The Eastman Interdental Bleeding Index (EIBI) is a toothpick test for interdental bleeding developed by Drs. Caton and Polson. It was shown in a study by Dr. Bliedin to be more reflective of interdental inflammation than bleeding on probing scores. Where interdental space allows, insert a triangular wooden stick from the facial and push in and out four times, looking for bleeding within 15 seconds. This can be done in all interproximal areas to check for bleeding, a sign of infection. Although no research has been published using plastic sticks, they just might provide similar information about interdental infection when used to do the EIBI test.

Conclusion
It's time to move beyond brushing and flossing to the new standard for prevention. Today prevention focuses first on changing the oral environment with xylitol and oral probiotics before cleaning between the teeth and eventually brushing and tongue cleaning. Feeling plaque biofilm with the tongue before and after brushing, testing pH of the saliva and checking for bleeding between the teeth are easy ways to monitor success. Giving patients the science, ingredients and tools to effectively control bacterial biofilm and salivary pH is the new standard for prevention.

References
  1. Axelsson, P.: Diagnosis and Risk Prediction of Dental Caries. Quintessence Publishing, 2000.
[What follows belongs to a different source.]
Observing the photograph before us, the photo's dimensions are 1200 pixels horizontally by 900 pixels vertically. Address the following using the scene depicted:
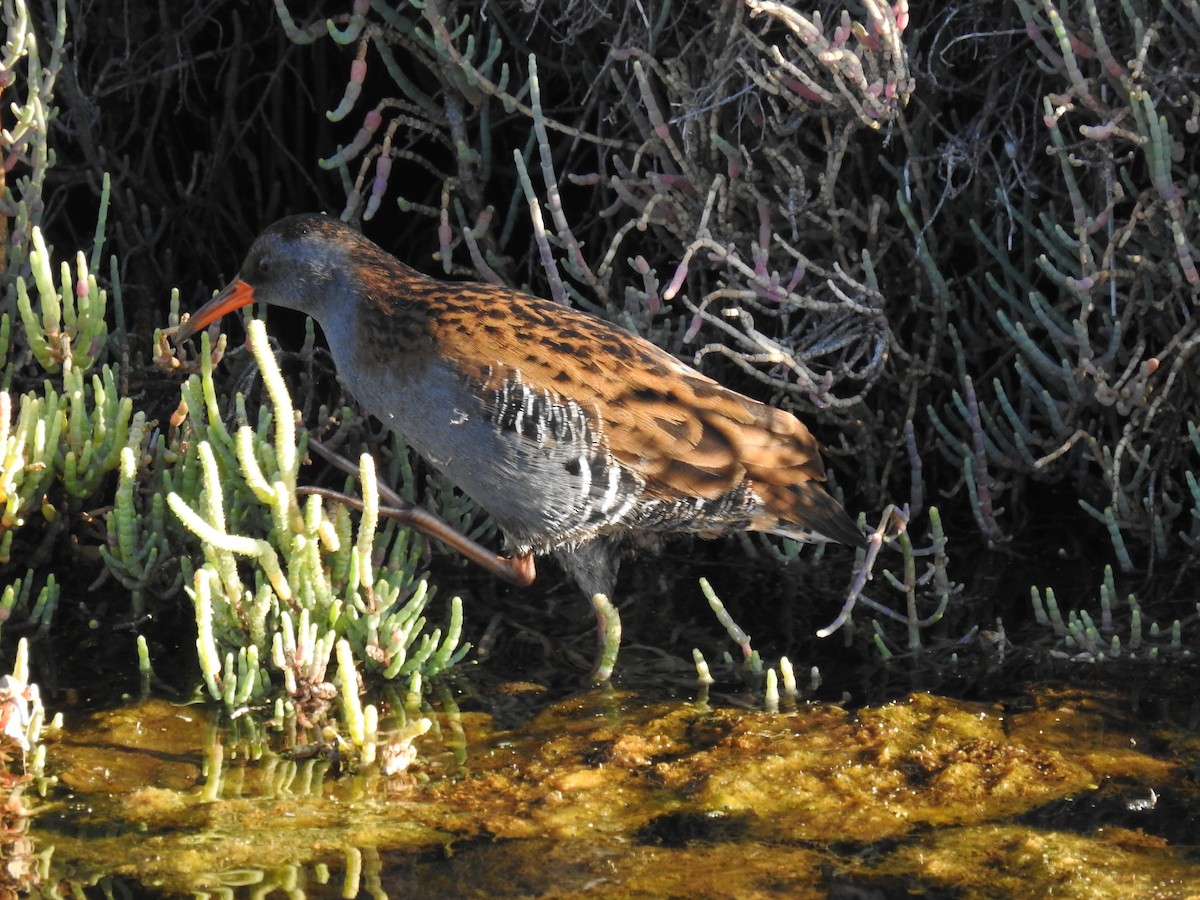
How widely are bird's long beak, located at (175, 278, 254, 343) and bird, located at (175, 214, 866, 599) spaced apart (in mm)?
303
  2. Axelsson, P.: Diagnosis and Risk Prediction of Periodontal Diseases. Quintessence Publishing, 2002.
  3. van der Weijden G., Hioe K.: A systematic review of the effectiveness of self-performed mechanical plaque removal in adults with gingivitis using a manual toothbrush. J Clin Perio; 32 (Suppl. 6): 214–228, 2005.
  4. Scheinin, A., Makinen, K.: The effect of various sugars on the formation and chemical composition of dental plaque, Inter Dent J, 21:302–321, 1971.
  5. Scheinin, A., Makinen, K.: Effect of sugars and sugar mixtures on dental plaque, Acta Odon Scand 30: 235–257, 1972.
  6. Steward, J., Strack, S., Graves, P. Development of oral hygiene self-efficacy and outcome expectancy questionnaires. Com Dent Oral Epid 25: 337–342, 1997.
  7. Steward, J., Wolfe, G.: The retention of newly-acquired brushing and flossing skills. J Clin Perio 16: 331–332, 1989.
  8. Macgregor, I., Balding, J., Regis, D.: Flossing behaviour in English adolescents. J Clin Perio 25: 291–296, 1998.
  9. Beals, D., Ngo, T et al. Development and laboratory evaluation of a new toothbrush with a novel brush head design. A J of Dent 13, 5A–14A, 2000.
  10. Caton, J., Polson, A.: The interdental bleeding index: a simplified procedure for monitoring gingival health. Comp of CE in Dent 6: 89, 1985.